━━ Page ━━

As he took a break from sawing down a chunk of the forest, he shrugged his bare, tattooed shoulders dusted with wood chips and took a long pull from his lemon-lime soda.

The preservation campaign is "a waste of ground, if you ask me. The more they set aside, the more I'd go hungry. Besides, they need to have something to build their little latte stands and tourist attractions out of," he said of logging critics.

Ranchers remain suspicious about whether their grazing rights will be unaffected if the Loomis is put into conservation.

"What will happen when my permits are up for renewal in 2002? I'll bet you anything there will be a lot more restrictions," said Dean Buzzard of Loomis, who grazes about 200 head of cattle in the forest.

The preservation campaign has put Skatrud, the carpenter and tracker, at odds with many of his neighbors.

He says at times the conflict with his opponents has gotten ugly. "I was coming down a mountain road with a load of firewood and discovered someone had loosened the lug nuts on the wheels of my truck. It was a warning."

Peery believes it. "There are people over here upset enough about this to do that."

Skatrud remains committed. Since about January, he has been taking potential donors for hikes in the Loomis and making fund-raising pitches in Seattle.

He believes deeply in the value of wildlife habitat and wilderness for its own sake, and that people need to stay connected to nature.

"Who even knows what phase the moon is in anymore? Or if the creeks are running high?

"I love knowing that," Skatrud said. "There's an order to the natural world that has nothing to do with us. It gives people comfort that there's something bigger and more lasting than our little human lives, and we can be part of it by coming out and being a part of that greatness.

"Even people who can't get out there want to know it's still there, and that someone is protecting it."

Yet schools need money

The fight over the Loomis also illustrates the need to modernize the way the state pays for school construction, some say.

The state's population growth is putting increasing demands on public land for recreation and open space, even as the school-aged population increases and puts more pressure on public-land managers to cut state forests.

"Who knew the population would grow like it has?" said Kaleen Cottingham, deputy commissioner for public lands at the state Department of Natural Resources.

━━━
━━ Data supplied ━━

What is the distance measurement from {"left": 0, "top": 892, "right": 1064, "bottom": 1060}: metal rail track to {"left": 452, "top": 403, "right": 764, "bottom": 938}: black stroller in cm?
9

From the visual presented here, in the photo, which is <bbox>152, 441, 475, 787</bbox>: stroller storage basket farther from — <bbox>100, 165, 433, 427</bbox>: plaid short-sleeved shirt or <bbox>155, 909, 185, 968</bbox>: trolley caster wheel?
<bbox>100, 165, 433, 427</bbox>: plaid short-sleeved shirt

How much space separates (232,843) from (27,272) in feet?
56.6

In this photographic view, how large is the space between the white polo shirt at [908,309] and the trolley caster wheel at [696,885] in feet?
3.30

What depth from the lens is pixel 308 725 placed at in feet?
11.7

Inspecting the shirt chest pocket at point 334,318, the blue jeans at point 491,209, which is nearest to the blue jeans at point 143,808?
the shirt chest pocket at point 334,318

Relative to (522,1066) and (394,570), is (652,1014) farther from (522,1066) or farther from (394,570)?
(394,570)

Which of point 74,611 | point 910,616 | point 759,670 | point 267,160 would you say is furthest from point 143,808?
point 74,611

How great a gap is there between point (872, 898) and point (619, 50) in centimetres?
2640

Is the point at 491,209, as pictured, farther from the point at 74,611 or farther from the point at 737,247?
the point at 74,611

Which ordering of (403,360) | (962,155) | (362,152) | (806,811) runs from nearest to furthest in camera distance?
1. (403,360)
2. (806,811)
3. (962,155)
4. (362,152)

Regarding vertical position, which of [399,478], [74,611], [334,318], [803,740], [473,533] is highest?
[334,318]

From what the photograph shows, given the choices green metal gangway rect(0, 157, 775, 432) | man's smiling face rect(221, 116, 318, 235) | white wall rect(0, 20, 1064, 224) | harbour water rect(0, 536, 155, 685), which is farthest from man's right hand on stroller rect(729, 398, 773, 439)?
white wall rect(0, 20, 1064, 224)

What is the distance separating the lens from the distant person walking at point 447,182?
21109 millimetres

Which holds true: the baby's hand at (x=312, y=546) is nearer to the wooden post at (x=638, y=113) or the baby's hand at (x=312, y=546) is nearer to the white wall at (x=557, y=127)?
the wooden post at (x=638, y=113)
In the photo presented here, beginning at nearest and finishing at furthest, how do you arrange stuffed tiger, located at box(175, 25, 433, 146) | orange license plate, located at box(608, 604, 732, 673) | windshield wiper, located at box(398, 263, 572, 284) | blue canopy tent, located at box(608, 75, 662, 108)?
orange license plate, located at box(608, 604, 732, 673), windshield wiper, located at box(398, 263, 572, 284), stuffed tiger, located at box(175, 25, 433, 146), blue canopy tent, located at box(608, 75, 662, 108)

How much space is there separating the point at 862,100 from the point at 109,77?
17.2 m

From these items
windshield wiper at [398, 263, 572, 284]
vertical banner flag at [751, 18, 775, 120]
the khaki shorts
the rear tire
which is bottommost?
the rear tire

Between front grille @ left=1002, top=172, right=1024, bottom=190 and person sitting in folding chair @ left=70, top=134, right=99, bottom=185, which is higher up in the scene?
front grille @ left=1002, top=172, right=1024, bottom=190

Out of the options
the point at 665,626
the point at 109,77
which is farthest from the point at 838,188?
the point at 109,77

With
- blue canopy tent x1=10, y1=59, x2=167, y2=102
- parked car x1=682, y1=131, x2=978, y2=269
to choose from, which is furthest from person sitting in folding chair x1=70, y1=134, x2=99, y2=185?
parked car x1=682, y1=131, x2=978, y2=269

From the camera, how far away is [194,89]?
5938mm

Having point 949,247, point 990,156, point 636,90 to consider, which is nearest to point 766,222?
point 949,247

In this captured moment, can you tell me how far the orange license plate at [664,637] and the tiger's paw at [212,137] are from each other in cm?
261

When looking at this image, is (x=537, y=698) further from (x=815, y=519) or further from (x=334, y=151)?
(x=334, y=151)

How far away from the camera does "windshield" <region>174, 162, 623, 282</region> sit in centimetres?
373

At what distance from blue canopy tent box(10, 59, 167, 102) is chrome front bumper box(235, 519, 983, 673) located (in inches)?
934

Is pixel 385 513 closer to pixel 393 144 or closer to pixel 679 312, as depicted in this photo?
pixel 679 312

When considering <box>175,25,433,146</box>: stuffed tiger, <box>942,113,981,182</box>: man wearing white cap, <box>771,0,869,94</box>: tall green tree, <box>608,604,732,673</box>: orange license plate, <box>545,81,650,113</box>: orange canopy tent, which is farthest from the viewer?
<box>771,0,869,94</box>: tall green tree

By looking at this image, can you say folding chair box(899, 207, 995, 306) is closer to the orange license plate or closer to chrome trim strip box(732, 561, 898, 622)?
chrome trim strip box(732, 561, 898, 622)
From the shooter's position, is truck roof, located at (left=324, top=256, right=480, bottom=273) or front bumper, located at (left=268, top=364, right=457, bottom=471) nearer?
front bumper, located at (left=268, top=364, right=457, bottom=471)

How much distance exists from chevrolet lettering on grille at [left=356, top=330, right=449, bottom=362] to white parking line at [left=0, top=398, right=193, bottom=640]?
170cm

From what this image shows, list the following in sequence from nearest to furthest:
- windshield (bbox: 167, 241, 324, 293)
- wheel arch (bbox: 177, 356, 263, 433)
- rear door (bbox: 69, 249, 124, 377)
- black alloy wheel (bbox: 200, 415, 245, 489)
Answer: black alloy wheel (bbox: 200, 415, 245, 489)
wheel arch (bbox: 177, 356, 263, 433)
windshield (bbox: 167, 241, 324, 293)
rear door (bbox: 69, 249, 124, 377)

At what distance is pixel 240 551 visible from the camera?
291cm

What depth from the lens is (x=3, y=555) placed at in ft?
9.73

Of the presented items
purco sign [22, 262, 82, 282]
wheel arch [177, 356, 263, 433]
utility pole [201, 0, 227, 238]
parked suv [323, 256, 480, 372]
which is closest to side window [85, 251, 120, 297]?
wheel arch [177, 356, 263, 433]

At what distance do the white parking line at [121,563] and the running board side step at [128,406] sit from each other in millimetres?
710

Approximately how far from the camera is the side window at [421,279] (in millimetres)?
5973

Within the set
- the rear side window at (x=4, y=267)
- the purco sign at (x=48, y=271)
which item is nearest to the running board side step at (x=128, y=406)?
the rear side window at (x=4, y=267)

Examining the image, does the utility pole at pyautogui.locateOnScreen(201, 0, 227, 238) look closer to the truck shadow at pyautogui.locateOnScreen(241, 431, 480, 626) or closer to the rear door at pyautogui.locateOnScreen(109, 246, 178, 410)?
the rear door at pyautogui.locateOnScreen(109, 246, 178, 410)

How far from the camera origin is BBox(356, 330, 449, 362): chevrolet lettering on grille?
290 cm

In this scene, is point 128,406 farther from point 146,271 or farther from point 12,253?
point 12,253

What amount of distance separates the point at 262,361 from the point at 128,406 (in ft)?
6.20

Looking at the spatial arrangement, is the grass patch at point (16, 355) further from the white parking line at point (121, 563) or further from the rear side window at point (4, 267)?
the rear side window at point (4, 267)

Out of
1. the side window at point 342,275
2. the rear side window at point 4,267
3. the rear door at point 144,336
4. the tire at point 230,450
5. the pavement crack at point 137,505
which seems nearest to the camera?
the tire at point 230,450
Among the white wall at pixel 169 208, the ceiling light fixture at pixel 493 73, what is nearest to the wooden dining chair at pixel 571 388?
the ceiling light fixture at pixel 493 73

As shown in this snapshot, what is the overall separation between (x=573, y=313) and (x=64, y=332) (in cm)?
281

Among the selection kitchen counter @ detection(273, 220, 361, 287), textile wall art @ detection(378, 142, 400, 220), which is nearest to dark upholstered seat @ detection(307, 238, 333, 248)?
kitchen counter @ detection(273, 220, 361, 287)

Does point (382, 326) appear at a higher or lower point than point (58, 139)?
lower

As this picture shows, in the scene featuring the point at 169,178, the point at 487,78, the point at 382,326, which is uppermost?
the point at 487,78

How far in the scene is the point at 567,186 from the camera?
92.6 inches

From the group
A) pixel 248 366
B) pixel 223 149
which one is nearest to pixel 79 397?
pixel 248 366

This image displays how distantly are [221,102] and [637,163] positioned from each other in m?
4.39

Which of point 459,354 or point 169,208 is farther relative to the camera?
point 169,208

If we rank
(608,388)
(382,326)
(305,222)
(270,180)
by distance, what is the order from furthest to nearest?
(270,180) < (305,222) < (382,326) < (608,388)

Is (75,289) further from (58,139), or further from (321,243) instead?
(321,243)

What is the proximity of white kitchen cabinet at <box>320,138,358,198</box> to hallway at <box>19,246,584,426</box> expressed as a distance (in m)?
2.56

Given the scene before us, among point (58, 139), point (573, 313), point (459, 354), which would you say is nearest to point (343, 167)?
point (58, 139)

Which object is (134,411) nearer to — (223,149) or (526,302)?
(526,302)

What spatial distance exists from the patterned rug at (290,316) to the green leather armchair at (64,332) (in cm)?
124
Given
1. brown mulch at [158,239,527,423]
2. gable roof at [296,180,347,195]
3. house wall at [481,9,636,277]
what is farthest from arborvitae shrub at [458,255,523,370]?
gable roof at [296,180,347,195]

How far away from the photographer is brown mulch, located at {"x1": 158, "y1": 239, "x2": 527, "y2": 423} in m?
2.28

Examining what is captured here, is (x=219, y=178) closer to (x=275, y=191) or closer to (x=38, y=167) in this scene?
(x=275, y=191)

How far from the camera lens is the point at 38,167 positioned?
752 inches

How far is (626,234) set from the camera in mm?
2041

━━━

Instructions
• a. Could you reproduce the Loomis forest article word for word, beginning at the words "The preservation campaign has" and stopping after "connected to nature."?
• b. Could you give back only the lines of the records that begin at the line containing "How great a" and stop after the line containing "4. (362,152)", with "ordering" updated to "sequence" and everything else left unchanged?
The Loomis forest article and the records were taken from separate sources.

Answers for the tasks
• a.
The preservation campaign has put Skatrud, the carpenter and tracker, at odds with many of his neighbors.

He says at times the conflict with his opponents has gotten ugly. "I was coming down a mountain road with a load of firewood and discovered someone had loosened the lug nuts on the wheels of my truck. It was a warning."

Peery believes it. "There are people over here upset enough about this to do that."

Skatrud remains committed. Since about January, he has been taking potential donors for hikes in the Loomis and making fund-raising pitches in Seattle.

He believes deeply in the value of wildlife habitat and wilderness for its own sake, and that people need to stay connected to nature.

• b.
How great a gap is there between point (872, 898) and point (619, 50) in centimetres?
2640

Is the point at 491,209, as pictured, farther from the point at 74,611 or farther from the point at 737,247?
the point at 74,611

Which sequence of (403,360) | (962,155) | (362,152) | (806,811) runs from nearest to furthest in camera distance?
1. (403,360)
2. (806,811)
3. (962,155)
4. (362,152)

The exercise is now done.